• [PROVIDED PASSAGE]
_ _ _ _

PyQt6: QEvent.type() returns int instead of QEvent.Type

[Phil Thompson]

On 21/04/2022 10:37, Florian Bruhin wrote:
> Hey,
> 
> With PyQt5:
> 
>     >>> evtype = QEvent(QEvent.Type.User).type()
>     >>> evtype
>     1000
>     >>> type(evtype)
>     <class 'PyQt5.QtCore.QEvent.Type'>
> 
> and even:
> 
>     >>> evtype = QEvent(QEvent.Type.User + 1).type()
>     >>> evtype
>     1001
>     >>> type(evtype)
>     <class 'PyQt5.QtCore.QEvent.Type'>
> 
> but with PyQt6, the type information gets lost:
> 
>     >>> evtype = QEvent(QEvent.Type.User).type()
>     >>> evtype
>     1000
>     >>> type(evtype)
>     <class 'int'>
> 
> From what I understand, it's not possible to convert arbitrary values
> into an IntEnum:
> 
>     >>> QEvent.Type(QEvent.Type.User + 1)
>     [...]
>     ValueError: 1001 is not a valid QEvent.Type
> 
> But least for types which are part of QEvent.Type, calling .type()
> should perhaps return the IntEnum value again instead of falling back 
> to
> an int without any type information? Given that IntEnum is an int
> subclass, this should be a backwards-compatible change too.

I've been adopting a piecemeal approach to this sort of thing so far.

_ _ _ _

• [DATA PROVIDED]

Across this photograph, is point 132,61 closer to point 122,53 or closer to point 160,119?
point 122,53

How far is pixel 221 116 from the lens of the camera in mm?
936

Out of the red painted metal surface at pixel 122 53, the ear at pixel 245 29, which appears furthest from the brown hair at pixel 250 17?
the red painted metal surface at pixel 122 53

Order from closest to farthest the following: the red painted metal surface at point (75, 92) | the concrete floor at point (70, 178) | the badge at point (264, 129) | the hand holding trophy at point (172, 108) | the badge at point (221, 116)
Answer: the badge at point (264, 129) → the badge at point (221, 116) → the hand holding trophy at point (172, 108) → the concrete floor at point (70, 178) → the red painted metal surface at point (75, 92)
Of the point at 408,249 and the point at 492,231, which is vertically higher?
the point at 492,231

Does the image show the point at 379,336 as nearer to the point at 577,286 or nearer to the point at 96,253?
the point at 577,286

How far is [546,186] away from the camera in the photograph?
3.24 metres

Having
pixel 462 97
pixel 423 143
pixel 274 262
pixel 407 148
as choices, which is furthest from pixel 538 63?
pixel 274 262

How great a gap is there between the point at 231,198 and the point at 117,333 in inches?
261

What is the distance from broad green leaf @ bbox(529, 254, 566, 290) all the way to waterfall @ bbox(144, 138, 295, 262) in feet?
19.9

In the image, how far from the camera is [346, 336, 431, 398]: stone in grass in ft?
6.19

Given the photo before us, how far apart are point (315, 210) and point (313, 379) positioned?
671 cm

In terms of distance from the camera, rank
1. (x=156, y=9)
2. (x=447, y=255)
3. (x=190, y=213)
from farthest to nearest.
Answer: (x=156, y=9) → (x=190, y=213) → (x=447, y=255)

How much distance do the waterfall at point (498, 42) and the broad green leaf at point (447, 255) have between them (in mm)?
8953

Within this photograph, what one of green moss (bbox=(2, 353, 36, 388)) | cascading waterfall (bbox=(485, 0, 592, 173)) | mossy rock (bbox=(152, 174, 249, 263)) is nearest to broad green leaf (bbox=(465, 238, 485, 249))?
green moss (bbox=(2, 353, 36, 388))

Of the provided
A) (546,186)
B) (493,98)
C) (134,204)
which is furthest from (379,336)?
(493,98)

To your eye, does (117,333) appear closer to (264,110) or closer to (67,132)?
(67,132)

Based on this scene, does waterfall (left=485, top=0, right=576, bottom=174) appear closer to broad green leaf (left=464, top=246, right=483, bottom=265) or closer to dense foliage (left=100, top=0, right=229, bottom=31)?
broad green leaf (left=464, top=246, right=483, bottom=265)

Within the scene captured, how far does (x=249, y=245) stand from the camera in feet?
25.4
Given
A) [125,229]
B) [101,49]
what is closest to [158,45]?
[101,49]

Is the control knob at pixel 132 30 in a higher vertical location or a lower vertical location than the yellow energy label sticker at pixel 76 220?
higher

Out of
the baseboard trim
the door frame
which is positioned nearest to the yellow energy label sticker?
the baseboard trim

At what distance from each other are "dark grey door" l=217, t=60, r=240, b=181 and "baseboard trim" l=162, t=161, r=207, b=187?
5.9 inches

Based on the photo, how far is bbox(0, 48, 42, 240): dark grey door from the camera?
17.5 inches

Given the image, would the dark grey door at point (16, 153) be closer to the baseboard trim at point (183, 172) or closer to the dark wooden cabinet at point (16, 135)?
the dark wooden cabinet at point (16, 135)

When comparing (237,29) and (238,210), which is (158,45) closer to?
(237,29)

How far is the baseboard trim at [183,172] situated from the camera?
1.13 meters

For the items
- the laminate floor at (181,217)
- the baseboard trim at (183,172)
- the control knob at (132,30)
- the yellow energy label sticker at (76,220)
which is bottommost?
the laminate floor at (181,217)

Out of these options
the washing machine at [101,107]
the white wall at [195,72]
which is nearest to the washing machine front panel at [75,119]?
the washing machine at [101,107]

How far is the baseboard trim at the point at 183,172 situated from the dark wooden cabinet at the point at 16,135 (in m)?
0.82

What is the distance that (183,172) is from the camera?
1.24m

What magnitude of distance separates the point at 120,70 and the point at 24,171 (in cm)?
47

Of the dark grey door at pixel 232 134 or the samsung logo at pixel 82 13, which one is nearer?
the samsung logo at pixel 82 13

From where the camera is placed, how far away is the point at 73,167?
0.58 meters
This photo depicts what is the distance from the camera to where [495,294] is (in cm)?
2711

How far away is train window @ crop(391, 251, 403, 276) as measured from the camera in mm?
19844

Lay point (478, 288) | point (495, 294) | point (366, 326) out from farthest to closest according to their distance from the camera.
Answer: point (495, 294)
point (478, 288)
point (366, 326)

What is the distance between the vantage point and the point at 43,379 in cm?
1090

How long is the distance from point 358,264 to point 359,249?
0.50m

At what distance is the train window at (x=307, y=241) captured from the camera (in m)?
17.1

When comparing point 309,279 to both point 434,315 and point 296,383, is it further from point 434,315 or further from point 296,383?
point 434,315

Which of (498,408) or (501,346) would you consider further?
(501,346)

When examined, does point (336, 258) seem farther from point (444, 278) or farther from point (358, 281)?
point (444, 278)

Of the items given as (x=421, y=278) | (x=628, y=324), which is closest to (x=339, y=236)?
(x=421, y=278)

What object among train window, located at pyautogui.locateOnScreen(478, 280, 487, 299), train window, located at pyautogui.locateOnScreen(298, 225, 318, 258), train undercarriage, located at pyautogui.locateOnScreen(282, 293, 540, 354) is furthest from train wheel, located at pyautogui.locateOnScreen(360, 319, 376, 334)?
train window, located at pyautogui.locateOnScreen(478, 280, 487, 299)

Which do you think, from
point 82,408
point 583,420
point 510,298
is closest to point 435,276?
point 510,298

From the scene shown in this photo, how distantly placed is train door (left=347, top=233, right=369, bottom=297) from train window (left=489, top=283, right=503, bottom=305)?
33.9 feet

_ _ _ _

• [WHAT IS ASKED]
A – Please translate this sentence from the PyQt6 thread into German: "I've been adopting a piecemeal approach to this sort of thing so far."
B – Pick up the PyQt6 thread after its last sentence and continue Phil Thompson's reply.
The records above have no role in this work.

• [IN RESPONSE]
A – Bisher bin ich bei solchen Dingen schrittweise vorgegangen.

B –
For example having QEvent.type() return an int and adding an extra 
QEvent ctor that accepts an int, and similar with gesture types. However 
the issue you point out in your other email (new enum members in later 
versions of Qt) is something I hadn't considered.

I think the solution is to take the approach you suggest above and apply 
it to all enums (no matter what their base type is). In other words, 
when converting from Python to a C++ enum both a Python enum and an int 
will be accepted. When converting from a C++ enum to Python then the 
corresponding enum member will be returned or an int if there is no such 
member.

This would mean that there is no need for me to apply special treatment 
to individual methods (as the change is implemented in the sip module) 
and the approach should be future-proof.

Thoughts?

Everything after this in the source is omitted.